Data for processing:
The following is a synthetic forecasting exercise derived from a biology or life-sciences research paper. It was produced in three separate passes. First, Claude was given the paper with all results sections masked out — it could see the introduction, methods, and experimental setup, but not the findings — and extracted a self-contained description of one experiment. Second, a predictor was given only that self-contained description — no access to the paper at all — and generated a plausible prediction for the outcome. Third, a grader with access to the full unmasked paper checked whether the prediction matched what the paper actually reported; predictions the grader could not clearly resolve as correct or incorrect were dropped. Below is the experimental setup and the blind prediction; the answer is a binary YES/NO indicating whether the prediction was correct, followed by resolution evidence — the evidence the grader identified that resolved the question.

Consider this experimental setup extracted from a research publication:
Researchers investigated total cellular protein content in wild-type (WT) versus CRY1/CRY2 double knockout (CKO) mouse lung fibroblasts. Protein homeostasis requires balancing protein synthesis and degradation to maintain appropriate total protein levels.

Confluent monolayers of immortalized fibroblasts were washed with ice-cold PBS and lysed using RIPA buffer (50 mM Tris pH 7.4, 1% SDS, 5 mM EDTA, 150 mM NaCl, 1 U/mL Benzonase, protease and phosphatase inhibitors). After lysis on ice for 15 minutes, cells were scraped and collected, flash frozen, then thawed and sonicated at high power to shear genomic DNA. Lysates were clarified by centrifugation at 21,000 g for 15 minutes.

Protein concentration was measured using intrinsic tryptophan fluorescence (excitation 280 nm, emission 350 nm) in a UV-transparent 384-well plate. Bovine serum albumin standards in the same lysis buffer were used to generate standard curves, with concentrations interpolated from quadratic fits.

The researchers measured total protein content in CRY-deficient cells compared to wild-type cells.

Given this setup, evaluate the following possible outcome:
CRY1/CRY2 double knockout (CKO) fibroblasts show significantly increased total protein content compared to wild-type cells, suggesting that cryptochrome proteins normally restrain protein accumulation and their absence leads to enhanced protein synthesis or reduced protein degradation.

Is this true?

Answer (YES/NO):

Work task:
Repeat each entry word for word.

Response area:
The following is a synthetic forecasting exercise derived from a biology or life-sciences research paper. It was produced in three separate passes. First, Claude was given the paper with all results sections masked out — it could see the introduction, methods, and experimental setup, but not the findings — and extracted a self-contained description of one experiment. Second, a predictor was given only that self-contained description — no access to the paper at all — and generated a plausible prediction for the outcome. Third, a grader with access to the full unmasked paper checked whether the prediction matched what the paper actually reported; predictions the grader could not clearly resolve as correct or incorrect were dropped. Below is the experimental setup and the blind prediction; the answer is a binary YES/NO indicating whether the prediction was correct, followed by resolution evidence — the evidence the grader identified that resolved the question.

Consider this experimental setup extracted from a research publication:
Researchers investigated total cellular protein content in wild-type (WT) versus CRY1/CRY2 double knockout (CKO) mouse lung fibroblasts. Protein homeostasis requires balancing protein synthesis and degradation to maintain appropriate total protein levels.

Confluent monolayers of immortalized fibroblasts were washed with ice-cold PBS and lysed using RIPA buffer (50 mM Tris pH 7.4, 1% SDS, 5 mM EDTA, 150 mM NaCl, 1 U/mL Benzonase, protease and phosphatase inhibitors). After lysis on ice for 15 minutes, cells were scraped and collected, flash frozen, then thawed and sonicated at high power to shear genomic DNA. Lysates were clarified by centrifugation at 21,000 g for 15 minutes.

Protein concentration was measured using intrinsic tryptophan fluorescence (excitation 280 nm, emission 350 nm) in a UV-transparent 384-well plate. Bovine serum albumin standards in the same lysis buffer were used to generate standard curves, with concentrations interpolated from quadratic fits.

The researchers measured total protein content in CRY-deficient cells compared to wild-type cells.

Given this setup, evaluate the following possible outcome:
CRY1/CRY2 double knockout (CKO) fibroblasts show significantly increased total protein content compared to wild-type cells, suggesting that cryptochrome proteins normally restrain protein accumulation and their absence leads to enhanced protein synthesis or reduced protein degradation.

Is this true?

Answer (YES/NO):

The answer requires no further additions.